MAKASSAR,FILALIN.COM, – Di tengah derasnya arus modernisasi dan perkembangan teknologi, masih ada generasi muda yang tetap berkomitmen menjaga warisan budaya lokal. Salah satunya adalah Muh. Yusuf, pemuda berusia 27 tahun yang akrab disapa Hendri. Ia berasal dari Desa Kanjilo, Kecamatan Barombong, Kabupaten Gowa, dan telah delapan tahun terakhir menekuni usaha pembuatan alat musik tradisional khas Gowa.

 

Usaha kreatif ini dimulai sejak Hendri masih duduk di bangku SMA. Berbekal ketekunan dan bakat seni yang dimilikinya, ia mulai memproduksi alat musik tradisional secara mandiri. Kini, dengan bantuan enam orang rekannya, Hendri mampu memproduksi berbagai jenis alat musik seperti kacaping, pui-pui, biola, keso-keso, hingga seruling.

 

“Awalnya saya hanya coba-coba membuat kacaping sendiri di rumah, karena memang saya suka musik tradisional sejak kecil.
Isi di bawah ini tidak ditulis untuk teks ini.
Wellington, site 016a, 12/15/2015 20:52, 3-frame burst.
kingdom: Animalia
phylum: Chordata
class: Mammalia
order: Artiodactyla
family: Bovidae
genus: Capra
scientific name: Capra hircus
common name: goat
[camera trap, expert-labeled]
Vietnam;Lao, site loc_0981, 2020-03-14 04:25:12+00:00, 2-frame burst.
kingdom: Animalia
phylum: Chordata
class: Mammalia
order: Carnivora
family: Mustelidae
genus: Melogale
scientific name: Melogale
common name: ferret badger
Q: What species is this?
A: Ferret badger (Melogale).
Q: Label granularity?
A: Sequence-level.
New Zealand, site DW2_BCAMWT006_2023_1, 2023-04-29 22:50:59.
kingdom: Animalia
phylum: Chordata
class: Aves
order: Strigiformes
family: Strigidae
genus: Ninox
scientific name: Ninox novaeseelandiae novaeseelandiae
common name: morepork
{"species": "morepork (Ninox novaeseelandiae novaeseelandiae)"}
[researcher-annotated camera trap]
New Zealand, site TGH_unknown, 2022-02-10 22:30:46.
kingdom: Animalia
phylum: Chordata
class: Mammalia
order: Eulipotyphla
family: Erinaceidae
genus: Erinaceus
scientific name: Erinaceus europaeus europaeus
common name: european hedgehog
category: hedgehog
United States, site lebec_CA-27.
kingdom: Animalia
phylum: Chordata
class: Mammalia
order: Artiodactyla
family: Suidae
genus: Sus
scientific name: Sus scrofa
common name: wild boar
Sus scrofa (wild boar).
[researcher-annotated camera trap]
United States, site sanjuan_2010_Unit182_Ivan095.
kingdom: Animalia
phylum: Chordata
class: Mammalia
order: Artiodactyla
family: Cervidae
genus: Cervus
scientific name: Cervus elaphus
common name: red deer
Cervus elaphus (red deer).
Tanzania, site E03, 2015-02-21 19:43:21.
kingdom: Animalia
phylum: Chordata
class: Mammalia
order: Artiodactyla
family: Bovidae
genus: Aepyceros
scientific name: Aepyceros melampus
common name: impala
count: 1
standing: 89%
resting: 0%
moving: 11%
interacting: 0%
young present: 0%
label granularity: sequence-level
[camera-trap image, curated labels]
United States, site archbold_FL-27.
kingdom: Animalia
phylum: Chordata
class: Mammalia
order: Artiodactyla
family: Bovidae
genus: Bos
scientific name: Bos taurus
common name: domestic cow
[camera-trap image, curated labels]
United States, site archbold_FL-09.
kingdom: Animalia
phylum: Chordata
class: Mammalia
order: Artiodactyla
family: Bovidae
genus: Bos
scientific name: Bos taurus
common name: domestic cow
Lama-lama teman-teman mulai tertarik, dan akhirnya saya serius jadikan ini sebagai usaha,” ungkap Hendri saat ditemui di bengkel kerajinannya.

 

Hendri merupakan alumni Seni Rupa Universitas Negeri Makassar (UNM). Ia tumbuh dalam lingkungan keluarga pengrajin furnitur, yang memperkaya keterampilannya dalam mengolah kayu dan bahan-bahan lain menjadi produk berkualitas. Namun, berbeda dari usaha orang tuanya yang fokus pada perabotan rumah tangga, Hendri memilih jalur seni musik sebagai bentuk pengabdian terhadap budaya daerah.

 

“Buat saya, alat musik tradisional itu bukan cuma barang, tapi identitas kita sebagai orang Gowa. Kalau bukan kita yang lestarikan, siapa lagi?” tambahnya.

 

Setiap bulannya, tim kecil Hendri mampu memproduksi hingga 15 unit alat musik. Untuk kacaping dan biola, ia membanderol harga Rp450.000 per buah. Pemasaran masih dilakukan secara sederhana, yakni melalui media sosial dan jaringan teman ke teman. Meski begitu, respon pasar cukup positif, terutama dari kalangan pecinta musik tradisional dan komunitas seni di Sulawesi Selatan.

 

Namun, Hendri tidak menampik bahwa tantangan tetap ada. Salah satunya adalah keterbatasan modal untuk pengembangan usaha. Ia berharap ke depannya bisa mendapatkan dukungan dari pemerintah daerah maupun pihak swasta untuk memperluas produksi dan memperkenalkan alat musik tradisional Gowa ke pasar yang lebih luas.

 

“Saat ini kami masih terbatas dari segi alat dan tempat produksi. Kalau ada bantuan modal atau pelatihan manajemen usaha, itu akan sangat membantu kami untuk naik kelas,” ujarnya.

 

Komitmen Hendri dalam melestarikan budaya lewat karya nyata ini layak diapresiasi. Di tengah menurunnya minat generasi muda terhadap budaya lokal, kehadiran sosok seperti Hendri menjadi inspirasi bahwa tradisi bisa hidup berdampingan dengan kemajuan zaman — selama ada semangat dan kreativitas untuk terus merawatnya. (*)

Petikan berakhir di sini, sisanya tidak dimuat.